◆ Work to complete ◆
Reproduce word for word the lines from the one containing "In the photo shown here, which from" through the final line below, and omit the pictures from your copy.

>> Begin Data provided

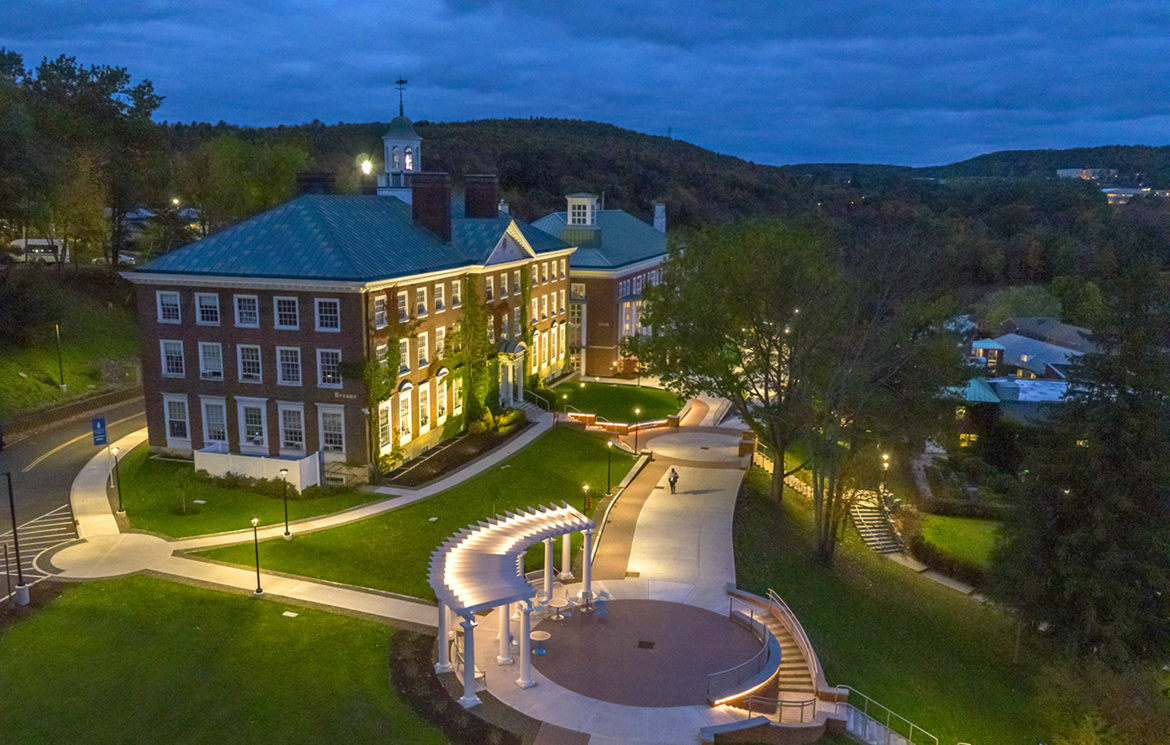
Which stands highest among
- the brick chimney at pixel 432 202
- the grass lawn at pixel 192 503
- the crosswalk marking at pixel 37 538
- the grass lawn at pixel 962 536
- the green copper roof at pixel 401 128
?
the green copper roof at pixel 401 128

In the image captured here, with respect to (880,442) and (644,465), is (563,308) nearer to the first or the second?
(644,465)

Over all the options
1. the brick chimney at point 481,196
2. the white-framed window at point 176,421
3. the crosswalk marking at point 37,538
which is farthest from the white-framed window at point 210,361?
the brick chimney at point 481,196

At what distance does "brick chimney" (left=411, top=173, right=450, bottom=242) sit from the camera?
47.2m

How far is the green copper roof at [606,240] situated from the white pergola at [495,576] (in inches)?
1527

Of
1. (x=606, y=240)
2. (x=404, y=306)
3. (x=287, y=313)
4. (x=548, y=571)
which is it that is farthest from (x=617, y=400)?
(x=548, y=571)

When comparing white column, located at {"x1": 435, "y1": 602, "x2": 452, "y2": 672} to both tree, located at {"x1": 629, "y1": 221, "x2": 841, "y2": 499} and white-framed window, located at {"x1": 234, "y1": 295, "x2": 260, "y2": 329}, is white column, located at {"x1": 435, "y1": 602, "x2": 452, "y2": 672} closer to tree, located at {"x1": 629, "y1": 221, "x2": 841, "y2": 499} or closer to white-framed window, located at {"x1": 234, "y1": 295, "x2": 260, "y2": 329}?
tree, located at {"x1": 629, "y1": 221, "x2": 841, "y2": 499}

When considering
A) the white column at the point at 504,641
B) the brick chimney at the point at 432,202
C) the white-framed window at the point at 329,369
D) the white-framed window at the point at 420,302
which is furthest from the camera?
the brick chimney at the point at 432,202

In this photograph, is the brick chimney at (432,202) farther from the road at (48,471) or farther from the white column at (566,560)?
the white column at (566,560)

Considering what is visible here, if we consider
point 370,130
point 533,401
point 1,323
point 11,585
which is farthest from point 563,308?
point 370,130

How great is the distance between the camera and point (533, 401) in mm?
55094

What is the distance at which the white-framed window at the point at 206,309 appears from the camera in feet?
131

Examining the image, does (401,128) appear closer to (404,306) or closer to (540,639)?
(404,306)

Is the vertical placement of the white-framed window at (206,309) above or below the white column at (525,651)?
above

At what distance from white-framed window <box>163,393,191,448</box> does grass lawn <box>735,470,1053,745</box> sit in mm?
26651
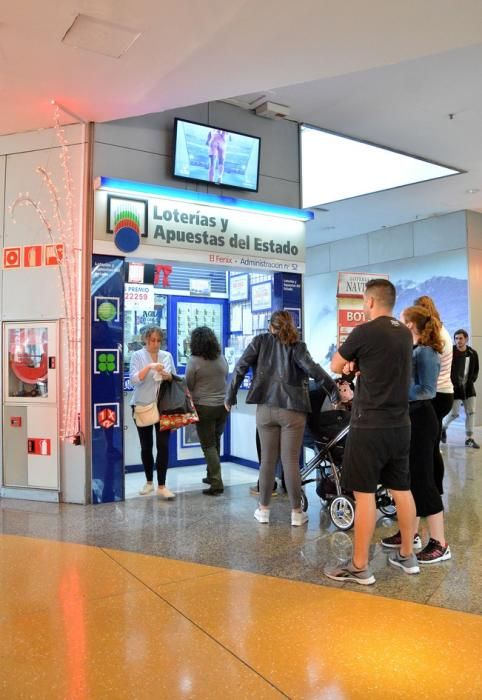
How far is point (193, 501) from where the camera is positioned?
5090mm

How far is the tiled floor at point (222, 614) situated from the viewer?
2260mm

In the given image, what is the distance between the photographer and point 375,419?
3223 mm

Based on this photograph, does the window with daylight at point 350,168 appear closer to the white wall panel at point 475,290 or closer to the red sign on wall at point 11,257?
the white wall panel at point 475,290

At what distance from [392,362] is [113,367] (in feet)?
9.08

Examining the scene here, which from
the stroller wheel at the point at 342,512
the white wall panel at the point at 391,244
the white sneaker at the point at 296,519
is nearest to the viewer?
the stroller wheel at the point at 342,512

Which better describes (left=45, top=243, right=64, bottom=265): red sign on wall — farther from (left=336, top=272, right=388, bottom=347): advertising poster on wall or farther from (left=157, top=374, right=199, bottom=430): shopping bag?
(left=336, top=272, right=388, bottom=347): advertising poster on wall

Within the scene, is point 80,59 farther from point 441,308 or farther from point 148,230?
point 441,308

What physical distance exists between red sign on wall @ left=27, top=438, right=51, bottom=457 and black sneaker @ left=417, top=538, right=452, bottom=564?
3.30m

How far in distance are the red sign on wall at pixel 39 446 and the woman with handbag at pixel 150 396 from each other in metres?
0.83

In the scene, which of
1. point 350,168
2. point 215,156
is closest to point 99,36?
point 215,156

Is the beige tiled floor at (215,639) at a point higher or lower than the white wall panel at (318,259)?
lower

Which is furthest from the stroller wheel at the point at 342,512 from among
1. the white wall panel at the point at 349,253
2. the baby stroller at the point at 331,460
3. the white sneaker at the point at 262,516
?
the white wall panel at the point at 349,253

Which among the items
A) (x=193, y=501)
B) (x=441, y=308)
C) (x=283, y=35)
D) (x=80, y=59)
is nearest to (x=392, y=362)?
(x=283, y=35)

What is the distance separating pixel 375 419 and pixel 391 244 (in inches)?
356
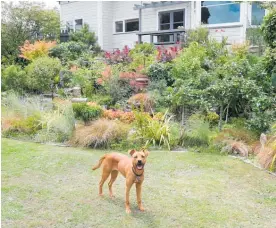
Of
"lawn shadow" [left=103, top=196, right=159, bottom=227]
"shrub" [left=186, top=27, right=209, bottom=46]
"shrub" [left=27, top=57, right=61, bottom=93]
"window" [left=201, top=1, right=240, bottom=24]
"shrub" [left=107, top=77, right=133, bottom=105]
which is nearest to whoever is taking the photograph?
"lawn shadow" [left=103, top=196, right=159, bottom=227]

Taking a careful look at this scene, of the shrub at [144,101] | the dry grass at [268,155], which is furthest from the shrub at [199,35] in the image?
the dry grass at [268,155]

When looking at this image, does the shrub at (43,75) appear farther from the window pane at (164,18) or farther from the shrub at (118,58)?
the window pane at (164,18)

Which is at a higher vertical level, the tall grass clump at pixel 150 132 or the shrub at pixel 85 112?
the shrub at pixel 85 112

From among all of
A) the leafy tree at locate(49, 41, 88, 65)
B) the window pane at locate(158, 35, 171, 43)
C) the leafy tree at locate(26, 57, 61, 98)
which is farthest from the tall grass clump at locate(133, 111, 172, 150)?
the window pane at locate(158, 35, 171, 43)

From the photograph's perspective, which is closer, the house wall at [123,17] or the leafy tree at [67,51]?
the leafy tree at [67,51]

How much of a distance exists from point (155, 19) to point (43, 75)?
930cm

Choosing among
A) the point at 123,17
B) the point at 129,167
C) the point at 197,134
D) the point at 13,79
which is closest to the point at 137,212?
the point at 129,167

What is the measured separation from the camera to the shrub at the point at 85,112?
29.7 feet

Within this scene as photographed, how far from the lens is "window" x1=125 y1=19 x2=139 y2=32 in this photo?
2238 cm

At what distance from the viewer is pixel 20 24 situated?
20.4 meters

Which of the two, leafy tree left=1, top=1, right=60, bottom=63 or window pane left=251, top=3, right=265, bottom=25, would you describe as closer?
window pane left=251, top=3, right=265, bottom=25

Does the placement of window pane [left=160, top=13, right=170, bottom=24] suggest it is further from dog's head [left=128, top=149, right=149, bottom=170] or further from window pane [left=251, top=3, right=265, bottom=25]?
dog's head [left=128, top=149, right=149, bottom=170]

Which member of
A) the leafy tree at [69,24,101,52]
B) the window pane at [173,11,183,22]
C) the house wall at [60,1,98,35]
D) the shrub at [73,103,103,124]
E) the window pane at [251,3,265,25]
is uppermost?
the house wall at [60,1,98,35]

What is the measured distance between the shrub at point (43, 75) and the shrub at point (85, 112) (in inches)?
227
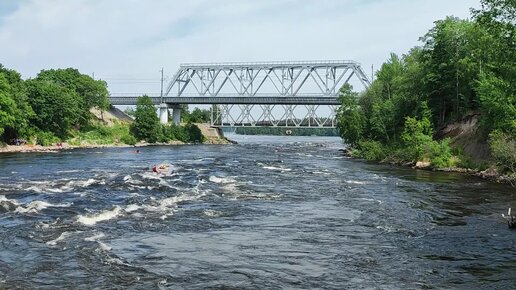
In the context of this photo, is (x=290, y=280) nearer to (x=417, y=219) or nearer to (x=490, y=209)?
(x=417, y=219)

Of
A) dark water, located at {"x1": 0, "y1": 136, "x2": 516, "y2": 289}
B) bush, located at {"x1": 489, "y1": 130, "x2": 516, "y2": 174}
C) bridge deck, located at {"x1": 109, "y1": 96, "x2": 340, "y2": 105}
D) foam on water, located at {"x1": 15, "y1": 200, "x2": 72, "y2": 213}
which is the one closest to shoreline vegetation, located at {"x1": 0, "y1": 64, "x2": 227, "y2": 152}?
bridge deck, located at {"x1": 109, "y1": 96, "x2": 340, "y2": 105}

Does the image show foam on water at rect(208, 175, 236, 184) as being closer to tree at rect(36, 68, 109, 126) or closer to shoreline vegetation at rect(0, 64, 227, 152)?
shoreline vegetation at rect(0, 64, 227, 152)

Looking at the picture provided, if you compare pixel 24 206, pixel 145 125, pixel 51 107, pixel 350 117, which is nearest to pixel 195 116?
pixel 145 125

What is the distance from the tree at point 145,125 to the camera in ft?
377

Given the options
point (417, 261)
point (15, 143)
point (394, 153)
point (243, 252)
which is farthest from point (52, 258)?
point (15, 143)

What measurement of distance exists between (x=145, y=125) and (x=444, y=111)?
234 ft

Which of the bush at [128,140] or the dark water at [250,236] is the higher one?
the bush at [128,140]

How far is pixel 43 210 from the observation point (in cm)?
2233

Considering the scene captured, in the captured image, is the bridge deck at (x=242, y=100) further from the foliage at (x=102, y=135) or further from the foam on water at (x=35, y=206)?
the foam on water at (x=35, y=206)

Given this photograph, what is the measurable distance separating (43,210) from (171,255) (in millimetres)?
9916

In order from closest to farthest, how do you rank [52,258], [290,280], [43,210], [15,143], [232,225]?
[290,280] → [52,258] → [232,225] → [43,210] → [15,143]

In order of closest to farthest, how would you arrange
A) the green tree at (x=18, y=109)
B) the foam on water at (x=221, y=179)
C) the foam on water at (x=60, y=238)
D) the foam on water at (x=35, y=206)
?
the foam on water at (x=60, y=238), the foam on water at (x=35, y=206), the foam on water at (x=221, y=179), the green tree at (x=18, y=109)

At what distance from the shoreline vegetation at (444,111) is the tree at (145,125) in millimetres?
50568

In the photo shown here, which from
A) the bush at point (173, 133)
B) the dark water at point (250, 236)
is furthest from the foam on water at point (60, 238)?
the bush at point (173, 133)
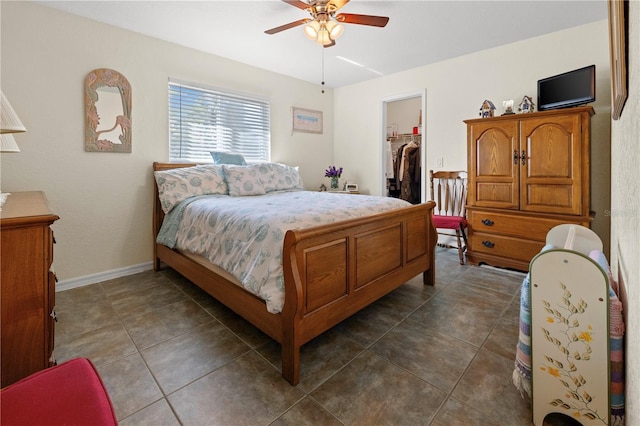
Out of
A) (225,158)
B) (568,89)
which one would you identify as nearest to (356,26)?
(225,158)

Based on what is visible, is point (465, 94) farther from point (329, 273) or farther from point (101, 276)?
point (101, 276)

>> End Data provided

◆ Written solution ◆
In the photo shown here, which from
A) the bush at point (173, 133)
B) the dark water at point (250, 236)
is furthest from the foam on water at point (60, 238)?
the bush at point (173, 133)
Out of
A) (225,158)
B) (568,89)
which one would you identify as nearest to (356,26)?
(225,158)

Based on what is visible, is point (465, 94) farther from point (329, 273) or farther from point (101, 276)?
point (101, 276)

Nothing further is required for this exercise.